Ren Yanjiao, Gao Yimeng, Du Wei, Qiao Weibo, Li Wei, Yang Qianqian, Liang Yanchun, Li Gaoyang
College of Information Technology, Smart Agriculture Research Institute, Jilin Agricultural University, Changchun, Jilin, China.
College of Computer Science and Technology, Jilin University, Changchun, China.
Front Genet. 2024 Feb 20;15:1363896. doi: 10.3389/fgene.2024.1363896. eCollection 2024.
As the evaluation indices, cancer grading and subtyping have diverse clinical, pathological, and molecular characteristics with prognostic and therapeutic implications. Although researchers have begun to study cancer differentiation and subtype prediction, most of relevant methods are based on traditional machine learning and rely on single omics data. It is necessary to explore a deep learning algorithm that integrates multi-omics data to achieve classification prediction of cancer differentiation and subtypes. This paper proposes a multi-omics data fusion algorithm based on a multi-view graph neural network (MVGNN) for predicting cancer differentiation and subtype classification. The model framework consists of a graph convolutional network (GCN) module for learning features from different omics data and an attention module for integrating multi-omics data. Three different types of omics data are used. For each type of omics data, feature selection is performed using methods such as the chi-square test and minimum redundancy maximum relevance (mRMR). Weighted patient similarity networks are constructed based on the selected omics features, and GCN is trained using omics features and corresponding similarity networks. Finally, an attention module integrates different types of omics features and performs the final cancer classification prediction. To validate the cancer classification predictive performance of the MVGNN model, we conducted experimental comparisons with traditional machine learning models and currently popular methods based on integrating multi-omics data using 5-fold cross-validation. Additionally, we performed comparative experiments on cancer differentiation and its subtypes based on single omics data, two omics data, and three omics data. This paper proposed the MVGNN model and it performed well in cancer classification prediction based on multiple omics data.

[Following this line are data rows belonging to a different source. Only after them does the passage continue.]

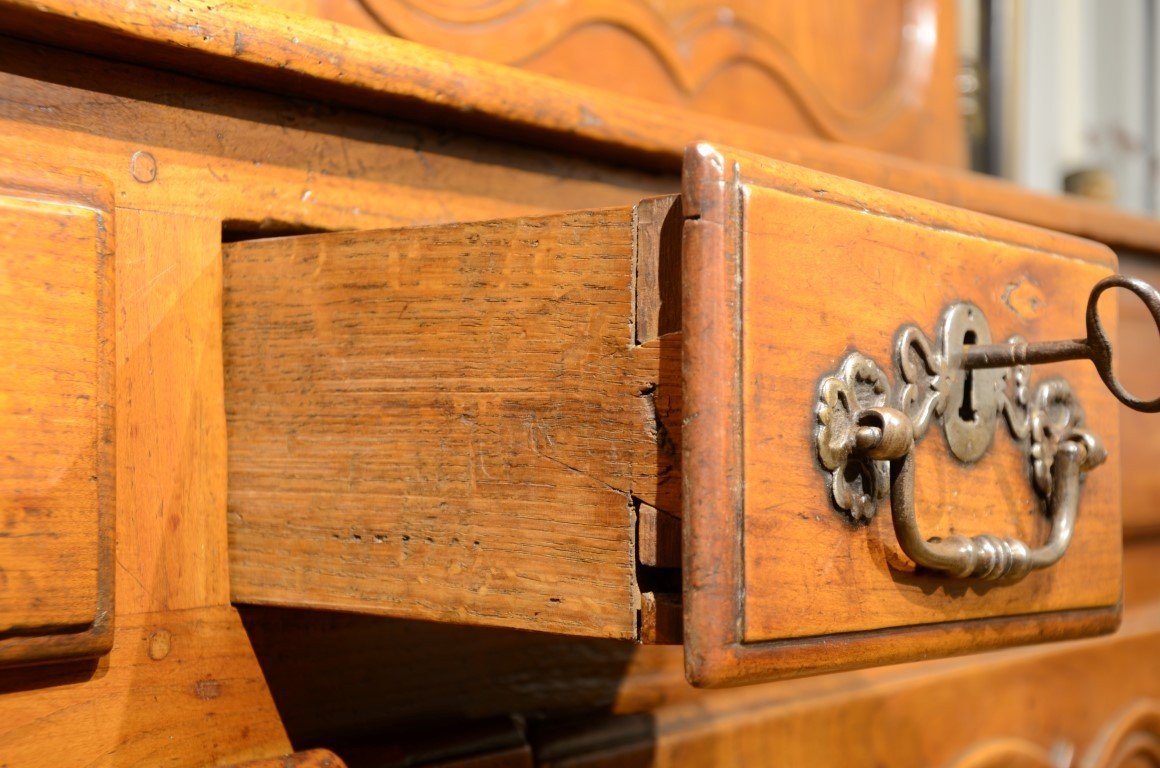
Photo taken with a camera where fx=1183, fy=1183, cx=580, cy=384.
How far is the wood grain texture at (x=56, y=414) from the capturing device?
1.37 ft

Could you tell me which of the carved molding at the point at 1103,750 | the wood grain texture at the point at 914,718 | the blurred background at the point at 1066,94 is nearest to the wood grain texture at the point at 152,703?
the wood grain texture at the point at 914,718

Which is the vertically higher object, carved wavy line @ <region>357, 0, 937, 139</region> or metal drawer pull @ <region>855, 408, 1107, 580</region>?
carved wavy line @ <region>357, 0, 937, 139</region>

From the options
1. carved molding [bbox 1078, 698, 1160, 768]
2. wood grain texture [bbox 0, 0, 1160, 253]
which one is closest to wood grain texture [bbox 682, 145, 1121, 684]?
wood grain texture [bbox 0, 0, 1160, 253]

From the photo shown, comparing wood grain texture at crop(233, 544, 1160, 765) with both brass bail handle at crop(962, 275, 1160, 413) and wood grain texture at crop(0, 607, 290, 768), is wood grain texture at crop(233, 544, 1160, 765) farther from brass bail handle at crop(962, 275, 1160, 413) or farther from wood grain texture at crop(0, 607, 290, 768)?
brass bail handle at crop(962, 275, 1160, 413)

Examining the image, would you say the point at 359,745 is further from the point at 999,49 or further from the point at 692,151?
the point at 999,49

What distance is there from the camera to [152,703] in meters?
0.49

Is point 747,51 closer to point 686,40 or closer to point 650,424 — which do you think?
point 686,40

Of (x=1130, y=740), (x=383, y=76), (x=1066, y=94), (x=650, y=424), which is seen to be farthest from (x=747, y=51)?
(x=1066, y=94)

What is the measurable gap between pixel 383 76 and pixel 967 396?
0.29m

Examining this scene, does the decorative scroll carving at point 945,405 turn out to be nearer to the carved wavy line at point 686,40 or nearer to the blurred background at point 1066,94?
the carved wavy line at point 686,40

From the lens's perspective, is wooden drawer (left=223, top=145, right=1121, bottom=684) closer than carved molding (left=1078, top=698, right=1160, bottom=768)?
Yes

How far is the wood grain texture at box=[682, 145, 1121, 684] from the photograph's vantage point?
397mm

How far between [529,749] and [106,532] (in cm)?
26

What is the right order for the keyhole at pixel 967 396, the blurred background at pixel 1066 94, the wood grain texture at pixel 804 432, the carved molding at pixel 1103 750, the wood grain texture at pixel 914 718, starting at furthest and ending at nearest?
1. the blurred background at pixel 1066 94
2. the carved molding at pixel 1103 750
3. the wood grain texture at pixel 914 718
4. the keyhole at pixel 967 396
5. the wood grain texture at pixel 804 432
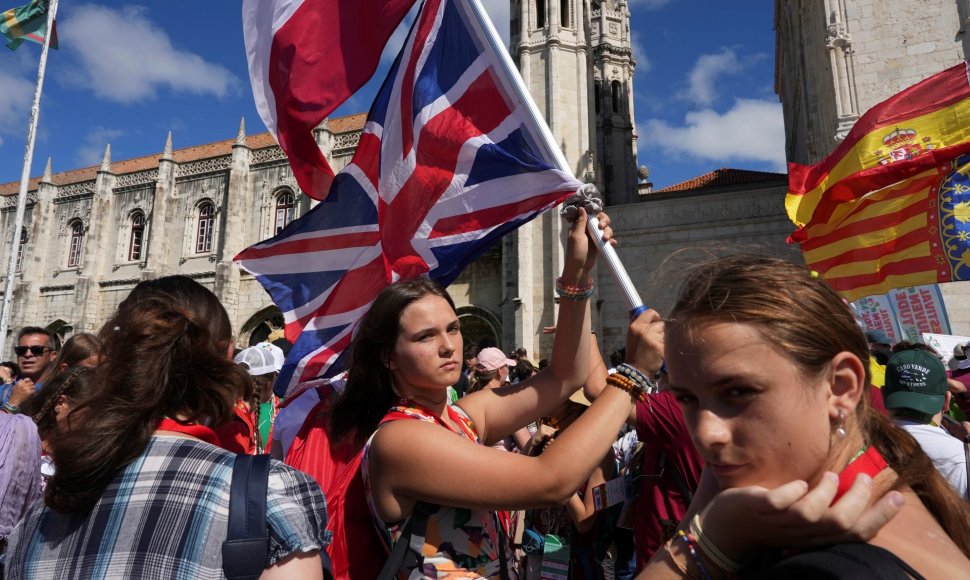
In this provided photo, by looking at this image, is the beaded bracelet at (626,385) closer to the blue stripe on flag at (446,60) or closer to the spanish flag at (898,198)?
the blue stripe on flag at (446,60)

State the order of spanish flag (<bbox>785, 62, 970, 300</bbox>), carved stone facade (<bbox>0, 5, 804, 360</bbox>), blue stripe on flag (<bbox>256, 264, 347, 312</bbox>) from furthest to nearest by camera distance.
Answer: carved stone facade (<bbox>0, 5, 804, 360</bbox>) → spanish flag (<bbox>785, 62, 970, 300</bbox>) → blue stripe on flag (<bbox>256, 264, 347, 312</bbox>)

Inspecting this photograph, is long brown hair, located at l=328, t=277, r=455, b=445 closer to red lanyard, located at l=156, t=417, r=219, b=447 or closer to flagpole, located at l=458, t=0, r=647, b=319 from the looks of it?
red lanyard, located at l=156, t=417, r=219, b=447

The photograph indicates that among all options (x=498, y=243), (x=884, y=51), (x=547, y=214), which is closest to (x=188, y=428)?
(x=884, y=51)

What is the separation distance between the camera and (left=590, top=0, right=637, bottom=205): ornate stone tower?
941 inches

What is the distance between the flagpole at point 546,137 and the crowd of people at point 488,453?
11 cm

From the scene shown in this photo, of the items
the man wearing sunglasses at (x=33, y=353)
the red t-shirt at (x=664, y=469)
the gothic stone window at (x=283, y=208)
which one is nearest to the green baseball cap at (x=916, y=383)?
the red t-shirt at (x=664, y=469)

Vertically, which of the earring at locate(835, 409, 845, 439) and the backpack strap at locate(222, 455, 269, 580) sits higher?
the earring at locate(835, 409, 845, 439)

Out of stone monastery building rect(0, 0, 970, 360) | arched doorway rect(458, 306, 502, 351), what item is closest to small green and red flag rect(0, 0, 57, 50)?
stone monastery building rect(0, 0, 970, 360)

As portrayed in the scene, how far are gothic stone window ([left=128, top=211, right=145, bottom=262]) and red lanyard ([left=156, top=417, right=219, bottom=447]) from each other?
1191 inches

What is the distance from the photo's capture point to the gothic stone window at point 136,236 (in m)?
27.9

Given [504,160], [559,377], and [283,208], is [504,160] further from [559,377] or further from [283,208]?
[283,208]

作为评估指标,癌症分级和亚型具有多样的临床、病理和分子特征,对预后和治疗具有重要意义。尽管研究人员已开始研究癌症分化和亚型预测,但大多数相关方法基于传统机器学习,且依赖单一组学数据。有必要探索一种整合多组学数据的深度学习算法,以实现癌症分化和亚型的分类预测。本文提出了一种基于多视图图神经网络(MVGNN)的多组学数据融合算法,用于预测癌症分化和亚型分类。该模型框架由一个用于从不同组学数据学习特征的图卷积网络(GCN)模块和一个用于整合多组学数据的注意力模块组成。使用了三种不同类型的组学数据。对于每种类型的组学数据,使用卡方检验和最小冗余最大相关性(mRMR)等方法进行特征选择。基于所选的组学特征构建加权患者相似性网络,并使用组学特征和相应的相似性网络训练GCN。最后,一个注意力模块整合不同类型的组学特征,并进行最终的癌症分类预测。为了验证MVGNN模型的癌症分类预测性能,我们使用5折交叉验证与传统机器学习模型以及当前流行的基于整合多组学数据的方法进行了实验比较。此外,我们基于单一组学数据、两组学数据和三组学数据对癌症分化及其亚型进行了对比实验。本文提出的MVGNN模型在基于多组学数据的癌症分类预测中表现良好。